Historical Sciences Bah...

I am not really a big fan of the historical sciences. To me it makes a mockery of the word science(*). Scientific method is about repeatable experiments, and everybody knows that... "His-tory neever repeats...". Also, one can always quip back to some asserted historical fact - "Were you there?" you know to "observe" it. Indirect observation, irrepeatable conditions = always conjecture. This especially irks me when experts in their field go to extreme lengths and expense to prove for example A) that Jesus performed miracles or
B) that a particular fossil is the common ancestor of apes and humans.

To me these factoids are primarily used to enforce one's theological convictions, and are therefore pretty useless scientifically.

Even historical ice cores for temperature & atmosphere content statistics have gone as far as is scientifically useful. Todays conditions and issues are so radically different to historical ones, that it cannot help policy decisions today, and are therefore again only useful in promoting ones views (perhaps at taxpayers' expense).

(*) - To tell you the truth, I probably just have a problem with the "SPIN" placed on historical sciences rather than the historical science itself.

12 comments:

Dr Clam said...

I love the historical sciences.
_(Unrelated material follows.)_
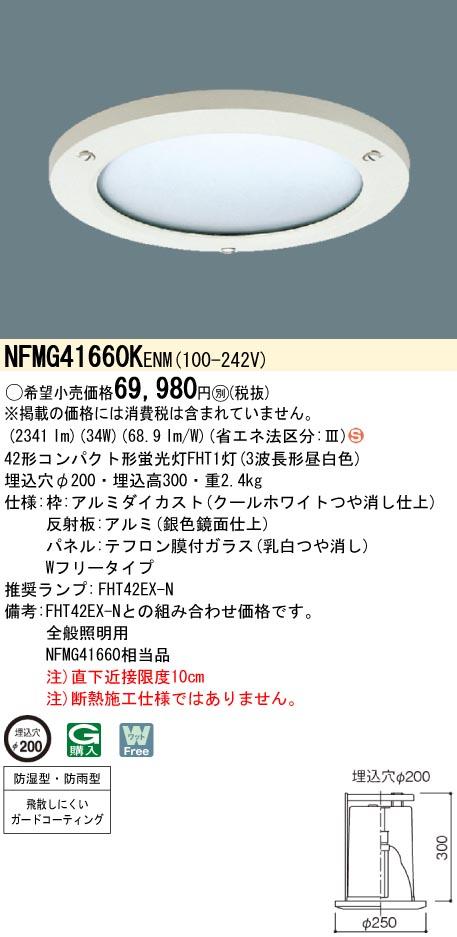 βパナソニック 照明器具【NFMG41660KENM】WフリーFHT42形アクアタイトDL {S}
More than cheese. More than all the cheese in the universe. More than *every kind* of cheese that ever existed or will exist, from now until the end of time, should there be an end of time. And its not that I don't like cheese. I love cheese! Yay cheese! I love cheese more than I love theocracy and libertarianism and nationalisation of insurance companies all rolled into one. But I love the historical sciences more than cheese. Good, sweet, magnificent, beautiful, gemutlich historical sciences, I love you, I love you, oi oi oi! May the knavish tricks of your enemies be confounded, may their folly leave them breathless and astounded, and may all their goods and chattels be impounded!

Boo, hiss!

Dr Clam said...

By 'theocracy and libertarianism rolled into one' I am thinking of something like the sturdy Boer with a Bible in one hand and a rifle in the other. *He* would nationalise the insurance companies quick as spit.

Marco Parigi said...

Sure, mock; ridicule, but does it even class as a science with its observability/provability/repeatability constraints.

Dr Clam said...

Sorry, I've spent too much time browsing the rabid backblocks of the blogosphere where everyone posts like that. Must... maintain... focus... and... post... a... reasonable... answer... to Marco's diabolical button-pressing. ;)

Jenny said...

A comic about certainty.

http://xkcd.com/c263.html

Also, I remember being taught in undergrad chemistry that you shouldn't extrapolate your data beyond your known data points because curves can change and your extrrapolations become increasingly unlikely. I get all offended when I see it done elsewhere and treated like certainty.

Chris Fellows said...

I suppose my considered comment would be that all sciences, as practised, contain a strong historical element. I don't think the fact that our evidence was collected after the fact makes it impossible for us to get at the truth. Our scientific assumption is that same kinds of processes applied now as then, and experimentally we seek today to obtain information on how those processes work: What factors influence them? What are the probabilities are of one thing happening rather than another. We can then validly apply our knowledge of those procedures to past times.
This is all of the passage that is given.